**Task statement**
Copy every item below word for word, keeping each line unchanged.

**Data supplied**
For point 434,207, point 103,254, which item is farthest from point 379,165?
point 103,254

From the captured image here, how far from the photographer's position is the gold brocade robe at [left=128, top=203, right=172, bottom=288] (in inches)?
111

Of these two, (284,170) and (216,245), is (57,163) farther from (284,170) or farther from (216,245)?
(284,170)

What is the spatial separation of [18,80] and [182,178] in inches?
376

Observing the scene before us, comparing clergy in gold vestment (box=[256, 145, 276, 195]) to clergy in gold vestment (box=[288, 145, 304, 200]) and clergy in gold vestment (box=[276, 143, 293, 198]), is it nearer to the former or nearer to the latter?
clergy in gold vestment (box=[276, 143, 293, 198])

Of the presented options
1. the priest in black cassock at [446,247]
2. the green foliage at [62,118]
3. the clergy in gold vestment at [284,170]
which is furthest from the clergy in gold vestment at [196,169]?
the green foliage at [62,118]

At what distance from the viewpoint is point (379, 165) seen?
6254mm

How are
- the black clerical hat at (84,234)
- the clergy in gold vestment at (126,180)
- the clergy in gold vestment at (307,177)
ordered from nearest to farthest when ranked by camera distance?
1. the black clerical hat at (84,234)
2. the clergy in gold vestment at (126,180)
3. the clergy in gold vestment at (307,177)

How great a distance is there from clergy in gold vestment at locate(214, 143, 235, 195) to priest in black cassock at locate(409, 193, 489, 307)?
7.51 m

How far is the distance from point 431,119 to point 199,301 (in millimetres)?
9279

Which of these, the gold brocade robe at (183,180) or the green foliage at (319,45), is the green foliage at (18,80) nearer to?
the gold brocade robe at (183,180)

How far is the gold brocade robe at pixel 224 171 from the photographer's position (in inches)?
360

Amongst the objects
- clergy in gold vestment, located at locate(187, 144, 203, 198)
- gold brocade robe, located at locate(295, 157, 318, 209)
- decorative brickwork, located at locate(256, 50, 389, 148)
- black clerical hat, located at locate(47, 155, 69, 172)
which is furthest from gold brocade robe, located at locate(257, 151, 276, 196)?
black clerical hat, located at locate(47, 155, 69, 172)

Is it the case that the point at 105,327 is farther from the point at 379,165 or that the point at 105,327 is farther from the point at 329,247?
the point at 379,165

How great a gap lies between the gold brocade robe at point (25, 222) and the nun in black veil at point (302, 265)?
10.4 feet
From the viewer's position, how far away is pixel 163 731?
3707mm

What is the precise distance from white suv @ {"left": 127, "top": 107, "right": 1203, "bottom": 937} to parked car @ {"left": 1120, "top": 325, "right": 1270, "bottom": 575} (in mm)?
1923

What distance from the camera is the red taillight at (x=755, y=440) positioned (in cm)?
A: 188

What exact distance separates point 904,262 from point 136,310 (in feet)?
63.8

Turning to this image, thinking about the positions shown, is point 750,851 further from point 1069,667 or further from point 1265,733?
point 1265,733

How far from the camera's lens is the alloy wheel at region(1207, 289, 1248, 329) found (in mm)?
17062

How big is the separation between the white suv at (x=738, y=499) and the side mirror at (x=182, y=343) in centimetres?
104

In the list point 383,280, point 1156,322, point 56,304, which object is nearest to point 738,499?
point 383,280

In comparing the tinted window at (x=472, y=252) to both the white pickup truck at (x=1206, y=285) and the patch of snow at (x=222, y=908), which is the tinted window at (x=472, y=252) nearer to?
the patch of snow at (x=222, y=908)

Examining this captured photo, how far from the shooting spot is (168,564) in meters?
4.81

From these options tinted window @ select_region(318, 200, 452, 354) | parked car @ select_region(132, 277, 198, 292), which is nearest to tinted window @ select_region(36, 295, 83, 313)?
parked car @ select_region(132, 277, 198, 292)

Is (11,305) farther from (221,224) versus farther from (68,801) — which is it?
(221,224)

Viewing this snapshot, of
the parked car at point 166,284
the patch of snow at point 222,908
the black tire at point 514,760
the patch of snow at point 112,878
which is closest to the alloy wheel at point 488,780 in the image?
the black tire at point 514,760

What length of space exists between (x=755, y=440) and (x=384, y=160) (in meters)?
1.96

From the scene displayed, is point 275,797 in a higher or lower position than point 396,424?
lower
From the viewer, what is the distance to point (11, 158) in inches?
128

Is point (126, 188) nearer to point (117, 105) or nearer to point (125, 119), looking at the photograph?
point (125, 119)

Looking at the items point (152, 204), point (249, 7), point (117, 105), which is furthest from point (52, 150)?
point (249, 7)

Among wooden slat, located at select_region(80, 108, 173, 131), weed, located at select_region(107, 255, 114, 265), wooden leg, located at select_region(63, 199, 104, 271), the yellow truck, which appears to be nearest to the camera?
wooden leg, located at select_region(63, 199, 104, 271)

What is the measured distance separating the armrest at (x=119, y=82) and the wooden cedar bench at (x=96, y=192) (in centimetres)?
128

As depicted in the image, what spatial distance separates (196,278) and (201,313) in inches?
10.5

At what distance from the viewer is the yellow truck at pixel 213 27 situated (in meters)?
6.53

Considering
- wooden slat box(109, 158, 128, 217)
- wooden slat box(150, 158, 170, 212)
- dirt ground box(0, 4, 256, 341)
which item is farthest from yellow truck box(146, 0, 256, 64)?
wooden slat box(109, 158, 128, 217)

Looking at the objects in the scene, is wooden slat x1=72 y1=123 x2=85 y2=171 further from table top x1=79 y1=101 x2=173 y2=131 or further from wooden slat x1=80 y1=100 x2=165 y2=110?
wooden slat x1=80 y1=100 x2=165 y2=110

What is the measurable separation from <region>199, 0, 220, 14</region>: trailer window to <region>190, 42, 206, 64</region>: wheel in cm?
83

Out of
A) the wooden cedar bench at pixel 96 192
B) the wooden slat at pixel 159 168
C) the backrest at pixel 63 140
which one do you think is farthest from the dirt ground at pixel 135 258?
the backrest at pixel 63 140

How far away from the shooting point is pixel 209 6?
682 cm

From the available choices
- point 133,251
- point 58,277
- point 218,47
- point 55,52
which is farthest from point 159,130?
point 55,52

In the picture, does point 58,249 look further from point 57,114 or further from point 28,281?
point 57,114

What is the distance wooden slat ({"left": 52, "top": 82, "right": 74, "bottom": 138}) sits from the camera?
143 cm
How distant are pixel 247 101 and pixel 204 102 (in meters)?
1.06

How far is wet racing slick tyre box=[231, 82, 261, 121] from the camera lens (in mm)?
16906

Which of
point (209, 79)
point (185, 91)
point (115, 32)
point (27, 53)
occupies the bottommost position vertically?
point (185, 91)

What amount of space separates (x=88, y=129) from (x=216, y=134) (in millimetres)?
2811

**Solution to this task**
For point 434,207, point 103,254, which item is farthest from point 379,165?
point 103,254

From the captured image here, how far from the photographer's position is the gold brocade robe at [left=128, top=203, right=172, bottom=288] (in inches)?
111

Of these two, (284,170) and (216,245), is (57,163) farther from (284,170) or farther from (216,245)?
(284,170)

What is the spatial separation of [18,80] and [182,178] in inches?
376

Observing the scene before us, comparing clergy in gold vestment (box=[256, 145, 276, 195]) to clergy in gold vestment (box=[288, 145, 304, 200]) and clergy in gold vestment (box=[276, 143, 293, 198]), is it nearer to the former or nearer to the latter?
clergy in gold vestment (box=[276, 143, 293, 198])

Of the presented options
1. the priest in black cassock at [446,247]
2. the green foliage at [62,118]
3. the clergy in gold vestment at [284,170]
which is furthest from the clergy in gold vestment at [196,169]?
the green foliage at [62,118]

At what distance from the viewpoint is point (379, 165) seen?
6254mm

How are
- the black clerical hat at (84,234)
- the clergy in gold vestment at (126,180)
- the clergy in gold vestment at (307,177)
ordered from nearest to farthest when ranked by camera distance?
1. the black clerical hat at (84,234)
2. the clergy in gold vestment at (126,180)
3. the clergy in gold vestment at (307,177)

How great a distance is there from clergy in gold vestment at locate(214, 143, 235, 195) to priest in black cassock at locate(409, 193, 489, 307)?
7.51 m

How far is the distance from point 431,119 to point 199,301 (in millimetres)?
9279

Which of these, the gold brocade robe at (183,180) or the green foliage at (319,45), is the green foliage at (18,80) nearer to?
the gold brocade robe at (183,180)

How far is the gold brocade robe at pixel 224 171 from the photographer's position (in inches)?
360

Amongst the objects
- clergy in gold vestment, located at locate(187, 144, 203, 198)
- gold brocade robe, located at locate(295, 157, 318, 209)
- decorative brickwork, located at locate(256, 50, 389, 148)
- black clerical hat, located at locate(47, 155, 69, 172)
which is furthest from gold brocade robe, located at locate(257, 151, 276, 196)?
black clerical hat, located at locate(47, 155, 69, 172)

Is it the case that the point at 105,327 is farther from the point at 379,165 or that the point at 105,327 is farther from the point at 329,247?
the point at 379,165

How great a gap lies between the gold brocade robe at point (25, 222) and the nun in black veil at point (302, 265)?
10.4 feet
From the viewer's position, how far away is pixel 163 731?
3707mm

What is the precise distance from white suv @ {"left": 127, "top": 107, "right": 1203, "bottom": 937} to parked car @ {"left": 1120, "top": 325, "right": 1270, "bottom": 575} (in mm)?
1923

What distance from the camera is the red taillight at (x=755, y=440) positioned (in cm)?
A: 188

What exact distance separates point 904,262 from point 136,310 (in feet)?
63.8

Turning to this image, thinking about the positions shown, is point 750,851 further from point 1069,667 or further from point 1265,733?
point 1265,733

How far from the camera's lens is the alloy wheel at region(1207, 289, 1248, 329) found (in mm)?
17062

How big is the separation between the white suv at (x=738, y=499) and the side mirror at (x=182, y=343) in centimetres?
104

In the list point 383,280, point 1156,322, point 56,304, which object is nearest to point 738,499?
point 383,280

In comparing the tinted window at (x=472, y=252) to both the white pickup truck at (x=1206, y=285) and the patch of snow at (x=222, y=908), which is the tinted window at (x=472, y=252) nearer to?
the patch of snow at (x=222, y=908)

Examining this captured photo, how far from the shooting spot is (168,564) in meters?
4.81

From these options tinted window @ select_region(318, 200, 452, 354) | parked car @ select_region(132, 277, 198, 292), which is nearest to tinted window @ select_region(36, 295, 83, 313)?
parked car @ select_region(132, 277, 198, 292)

Is (11,305) farther from (221,224) versus farther from (68,801) — which is it?
(221,224)

Viewing this snapshot, of
the parked car at point 166,284
the patch of snow at point 222,908
the black tire at point 514,760
the patch of snow at point 112,878
which is closest to the alloy wheel at point 488,780 in the image?
the black tire at point 514,760

What length of space exists between (x=755, y=440) and (x=384, y=160) (in meters)?
1.96

From the scene displayed, is point 275,797 in a higher or lower position than point 396,424?
lower
From the viewer, what is the distance to point (11, 158) in inches?
128

Is point (126, 188) nearer to point (117, 105) or nearer to point (125, 119), looking at the photograph?
point (125, 119)

Looking at the items point (152, 204), point (249, 7), point (117, 105), which is furthest from point (52, 150)?
point (249, 7)

Among wooden slat, located at select_region(80, 108, 173, 131), weed, located at select_region(107, 255, 114, 265), wooden leg, located at select_region(63, 199, 104, 271), the yellow truck, which appears to be nearest to the camera?
wooden leg, located at select_region(63, 199, 104, 271)

What is the measured distance separating the armrest at (x=119, y=82) and the wooden cedar bench at (x=96, y=192) (in centimetres)?
128

As depicted in the image, what spatial distance separates (196,278) and (201,313) in inches?
10.5

At what distance from the viewer is the yellow truck at pixel 213 27 situated (in meters)?
6.53

Considering
- wooden slat box(109, 158, 128, 217)
- wooden slat box(150, 158, 170, 212)
- dirt ground box(0, 4, 256, 341)
which item is farthest from yellow truck box(146, 0, 256, 64)?
wooden slat box(109, 158, 128, 217)

Looking at the objects in the scene, is wooden slat x1=72 y1=123 x2=85 y2=171 further from table top x1=79 y1=101 x2=173 y2=131 or further from wooden slat x1=80 y1=100 x2=165 y2=110?
wooden slat x1=80 y1=100 x2=165 y2=110

What is the measurable separation from <region>199, 0, 220, 14</region>: trailer window to <region>190, 42, 206, 64</region>: wheel in cm?
83

Out of
A) the wooden cedar bench at pixel 96 192
B) the wooden slat at pixel 159 168
C) the backrest at pixel 63 140
which one do you think is farthest from the dirt ground at pixel 135 258?
the backrest at pixel 63 140

How far away from the shooting point is pixel 209 6?
682 cm

From the available choices
- point 133,251
- point 58,277
- point 218,47
- point 55,52
which is farthest from point 159,130?
point 55,52

In the picture, does point 58,249 look further from point 57,114 or further from point 28,281?
point 57,114

What is the distance wooden slat ({"left": 52, "top": 82, "right": 74, "bottom": 138}) sits from the camera?
143 cm
How distant are pixel 247 101 and pixel 204 102 (in meters)?
1.06

How far is wet racing slick tyre box=[231, 82, 261, 121] from the camera lens (in mm)?
16906

Which of
point (209, 79)
point (185, 91)
point (115, 32)
point (27, 53)
occupies the bottommost position vertically?
point (185, 91)

What amount of space separates (x=88, y=129) from (x=216, y=134) (in millimetres)?
2811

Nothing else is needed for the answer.